### WHAT YOU NEED TO DO
Repeat each line exactly as it is written.

### INPUT ROWS

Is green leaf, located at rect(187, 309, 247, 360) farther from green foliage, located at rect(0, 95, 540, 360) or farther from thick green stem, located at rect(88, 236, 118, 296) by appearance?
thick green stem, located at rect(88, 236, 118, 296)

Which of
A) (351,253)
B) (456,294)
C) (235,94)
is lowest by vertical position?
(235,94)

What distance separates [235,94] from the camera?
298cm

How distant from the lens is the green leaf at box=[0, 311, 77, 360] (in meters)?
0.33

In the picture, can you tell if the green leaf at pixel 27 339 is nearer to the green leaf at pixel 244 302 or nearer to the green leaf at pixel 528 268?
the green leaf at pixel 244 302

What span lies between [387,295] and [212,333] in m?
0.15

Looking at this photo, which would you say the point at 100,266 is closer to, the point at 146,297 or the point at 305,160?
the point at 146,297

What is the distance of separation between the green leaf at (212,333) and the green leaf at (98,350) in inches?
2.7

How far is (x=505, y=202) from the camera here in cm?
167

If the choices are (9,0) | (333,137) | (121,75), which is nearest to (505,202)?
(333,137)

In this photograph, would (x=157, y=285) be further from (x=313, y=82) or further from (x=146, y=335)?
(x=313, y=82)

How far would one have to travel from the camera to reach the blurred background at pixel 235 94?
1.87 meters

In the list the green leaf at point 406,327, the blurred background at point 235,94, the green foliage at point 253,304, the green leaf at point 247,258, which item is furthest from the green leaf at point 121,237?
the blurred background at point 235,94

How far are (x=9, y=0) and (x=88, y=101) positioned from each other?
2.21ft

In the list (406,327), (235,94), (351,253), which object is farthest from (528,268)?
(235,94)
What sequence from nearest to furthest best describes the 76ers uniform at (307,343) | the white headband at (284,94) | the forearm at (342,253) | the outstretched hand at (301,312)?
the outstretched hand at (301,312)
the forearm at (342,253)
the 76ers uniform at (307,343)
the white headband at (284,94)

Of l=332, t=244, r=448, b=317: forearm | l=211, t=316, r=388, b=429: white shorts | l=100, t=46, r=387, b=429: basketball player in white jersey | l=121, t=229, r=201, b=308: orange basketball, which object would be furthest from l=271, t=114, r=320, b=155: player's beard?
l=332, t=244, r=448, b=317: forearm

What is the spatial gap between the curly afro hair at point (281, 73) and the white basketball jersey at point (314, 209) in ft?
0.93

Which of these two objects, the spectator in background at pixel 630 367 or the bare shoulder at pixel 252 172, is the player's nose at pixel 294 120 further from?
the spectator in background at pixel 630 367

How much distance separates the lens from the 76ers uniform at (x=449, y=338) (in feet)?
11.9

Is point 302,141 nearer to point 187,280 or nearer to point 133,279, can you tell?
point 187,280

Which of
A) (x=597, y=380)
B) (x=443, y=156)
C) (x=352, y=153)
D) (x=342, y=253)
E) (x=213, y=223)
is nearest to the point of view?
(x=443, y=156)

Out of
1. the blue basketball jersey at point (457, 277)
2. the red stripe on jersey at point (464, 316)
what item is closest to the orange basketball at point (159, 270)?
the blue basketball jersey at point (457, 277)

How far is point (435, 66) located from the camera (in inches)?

### RESPONSE TO THE EXERCISE
Is green leaf, located at rect(187, 309, 247, 360) farther from green foliage, located at rect(0, 95, 540, 360) or farther from thick green stem, located at rect(88, 236, 118, 296) by appearance?
thick green stem, located at rect(88, 236, 118, 296)

Which of
A) (351,253)
B) (456,294)
C) (235,94)
is lowest by vertical position?
(235,94)

What distance separates [235,94] from the camera?
298cm

How distant from the lens is the green leaf at box=[0, 311, 77, 360] (in meters)?
0.33

In the picture, can you tell if the green leaf at pixel 27 339 is nearer to the green leaf at pixel 244 302 or nearer to the green leaf at pixel 528 268?
the green leaf at pixel 244 302

What span lies between [387,295] and [212,333] in m?
0.15

Looking at this photo, which would you say the point at 100,266 is closer to, the point at 146,297 or the point at 305,160?
the point at 146,297

What is the distance of separation between the green leaf at (212,333) and the green leaf at (98,350) in inches?
2.7

How far is (x=505, y=202) from the camera here in cm?
167

If the choices are (9,0) | (333,137) | (121,75), which is nearest to (505,202)?
(333,137)

In this photograph, would (x=157, y=285) be further from (x=313, y=82) or further from (x=146, y=335)?
(x=313, y=82)

How far would one have to travel from the camera to reach the blurred background at pixel 235 94?
1.87 meters

In the list the green leaf at point 406,327, the blurred background at point 235,94, the green foliage at point 253,304, the green leaf at point 247,258, which item is furthest from the green leaf at point 121,237?
the blurred background at point 235,94

How far are (x=9, y=0) and (x=88, y=101) positioned from each other?
2.21ft

In the list (406,327), (235,94), (351,253), which object is farthest from (528,268)?
(235,94)
What sequence from nearest to furthest best describes the 76ers uniform at (307,343) | the white headband at (284,94) | the forearm at (342,253) | the outstretched hand at (301,312)?
the outstretched hand at (301,312)
the forearm at (342,253)
the 76ers uniform at (307,343)
the white headband at (284,94)

Of l=332, t=244, r=448, b=317: forearm | l=211, t=316, r=388, b=429: white shorts | l=100, t=46, r=387, b=429: basketball player in white jersey | l=121, t=229, r=201, b=308: orange basketball, which object would be furthest from l=271, t=114, r=320, b=155: player's beard?
l=332, t=244, r=448, b=317: forearm

What is the spatial gap between the curly afro hair at point (281, 73) and the white basketball jersey at point (314, 209) in ft?
0.93

Which of these two objects, the spectator in background at pixel 630 367 or the bare shoulder at pixel 252 172, is the player's nose at pixel 294 120 further from?
the spectator in background at pixel 630 367

How much distance separates the lens from the 76ers uniform at (x=449, y=338) (in feet)?
11.9

Is point 302,141 nearer to point 187,280 or nearer to point 133,279, can you tell?
point 187,280

Which of
A) (x=597, y=380)
B) (x=443, y=156)
C) (x=352, y=153)
D) (x=342, y=253)
E) (x=213, y=223)
is nearest to the point of view?
(x=443, y=156)

Out of
1. the blue basketball jersey at point (457, 277)
2. the red stripe on jersey at point (464, 316)
what item is closest to the orange basketball at point (159, 270)?
the blue basketball jersey at point (457, 277)

How far is point (435, 66) located from the camera (in inches)?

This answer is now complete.